Adenosine Monophosphate Activated Protein Kinase Regulates ABCG1-Mediated Oxysterol Efflux From Endothelial Cells and Protects Against Hypercholesterolemia-Induced Endothelial Dysfunction

Abstract

Adenosine monophosphate activated protein kinase (AMPK) has been identified as a regulator of vascular function via the preservation of endothelial cell (EC) function. In this study, we examined whether the beneficial effects of AMPK on ECs are dependent on its involvement in cholesterol efflux and its impact on hypercholesterolemia-induced endothelial dysfunction. Using human aortic ECs and bovine aortic ECs, we show that AMPK activation upregulates ATP binding cassette G1 (ABCG1) expression independently of liver X receptor alpha (LXR alpha) transcriptional activity but through a posttranscriptional mechanism that increases mRNA stability.
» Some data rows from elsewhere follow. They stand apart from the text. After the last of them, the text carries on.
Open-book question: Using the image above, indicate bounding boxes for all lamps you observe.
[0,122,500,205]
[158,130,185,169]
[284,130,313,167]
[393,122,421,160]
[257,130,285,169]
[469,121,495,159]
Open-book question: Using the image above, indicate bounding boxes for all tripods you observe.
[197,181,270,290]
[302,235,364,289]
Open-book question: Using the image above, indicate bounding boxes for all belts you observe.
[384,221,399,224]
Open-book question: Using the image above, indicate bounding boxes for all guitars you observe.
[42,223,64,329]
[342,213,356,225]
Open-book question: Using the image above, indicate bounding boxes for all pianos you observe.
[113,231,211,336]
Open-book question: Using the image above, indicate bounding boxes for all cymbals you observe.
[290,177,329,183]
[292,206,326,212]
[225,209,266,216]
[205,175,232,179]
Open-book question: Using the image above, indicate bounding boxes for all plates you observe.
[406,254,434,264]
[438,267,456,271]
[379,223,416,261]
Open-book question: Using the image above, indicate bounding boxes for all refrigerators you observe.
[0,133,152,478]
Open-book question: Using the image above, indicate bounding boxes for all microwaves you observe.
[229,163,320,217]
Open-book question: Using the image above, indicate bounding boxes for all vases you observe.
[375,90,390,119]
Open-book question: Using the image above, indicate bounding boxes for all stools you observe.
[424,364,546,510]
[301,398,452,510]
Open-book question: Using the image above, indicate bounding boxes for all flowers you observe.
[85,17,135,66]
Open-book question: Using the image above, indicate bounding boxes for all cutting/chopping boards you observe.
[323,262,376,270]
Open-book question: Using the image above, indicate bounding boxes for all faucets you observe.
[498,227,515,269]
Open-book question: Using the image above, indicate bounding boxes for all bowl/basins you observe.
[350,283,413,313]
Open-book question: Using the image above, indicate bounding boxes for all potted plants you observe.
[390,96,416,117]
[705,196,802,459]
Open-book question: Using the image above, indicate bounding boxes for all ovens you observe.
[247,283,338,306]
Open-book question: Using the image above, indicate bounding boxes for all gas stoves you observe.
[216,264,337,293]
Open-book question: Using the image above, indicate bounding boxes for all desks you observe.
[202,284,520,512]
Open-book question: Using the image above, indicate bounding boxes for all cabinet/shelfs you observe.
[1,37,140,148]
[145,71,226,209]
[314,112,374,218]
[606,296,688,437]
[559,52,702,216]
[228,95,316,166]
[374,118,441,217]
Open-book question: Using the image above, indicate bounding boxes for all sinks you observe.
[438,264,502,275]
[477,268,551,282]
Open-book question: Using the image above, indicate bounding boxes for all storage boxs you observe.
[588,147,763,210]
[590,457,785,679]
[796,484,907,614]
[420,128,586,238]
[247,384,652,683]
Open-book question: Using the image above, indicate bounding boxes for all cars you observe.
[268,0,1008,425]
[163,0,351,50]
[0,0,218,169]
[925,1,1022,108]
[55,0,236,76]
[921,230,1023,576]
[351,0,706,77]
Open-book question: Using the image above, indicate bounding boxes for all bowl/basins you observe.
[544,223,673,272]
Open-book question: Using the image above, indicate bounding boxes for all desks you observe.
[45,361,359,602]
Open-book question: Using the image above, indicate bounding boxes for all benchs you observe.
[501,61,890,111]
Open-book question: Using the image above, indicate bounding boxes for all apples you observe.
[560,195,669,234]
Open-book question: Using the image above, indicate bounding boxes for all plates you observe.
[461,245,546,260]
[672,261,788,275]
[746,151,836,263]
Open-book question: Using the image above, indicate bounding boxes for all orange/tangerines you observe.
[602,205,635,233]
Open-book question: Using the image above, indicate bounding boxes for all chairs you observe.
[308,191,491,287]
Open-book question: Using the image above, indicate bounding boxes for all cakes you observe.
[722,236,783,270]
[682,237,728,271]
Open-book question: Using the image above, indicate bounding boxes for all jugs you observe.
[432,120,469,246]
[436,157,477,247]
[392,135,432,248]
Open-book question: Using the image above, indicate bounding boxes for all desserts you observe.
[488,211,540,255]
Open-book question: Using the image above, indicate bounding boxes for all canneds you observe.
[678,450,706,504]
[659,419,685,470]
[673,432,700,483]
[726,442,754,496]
Using a heterologous system and a luciferase reporter, we further identify that the 3'-untranslated region of the ABCG1 mRNA is responsible for the regulatory effects of AMPK activation. 5-Aminoimidazole-4-carboxamide-1-beta-D-riboside treatment promotes endothelial 7-ketocholesterol efflux and prevents 7-ketocholesterol (7-KC)-induced reactive oxygen species production in an ABCG1-dependent manner, thus preserving endothelial nitric oxide synthase activity and nitric oxide bioavailability. Notably, in vivo studies using C57BL/6J mice receiving a high-cholesterol diet revealed that the infusion of 5-aminoimidazole-4-carboxamide-1-beta-d-riboside increases vascular ABCG1 expression and improves vascular reactivity. These effects are abrogated by the AMPK antagonist compound C and by the vascular gene transfer of ABCG1 small interfering RNA. Our current findings uncover a novel mechanism by which AMPK protects against hypercholesterolemia-mediated endothelial dysfunction.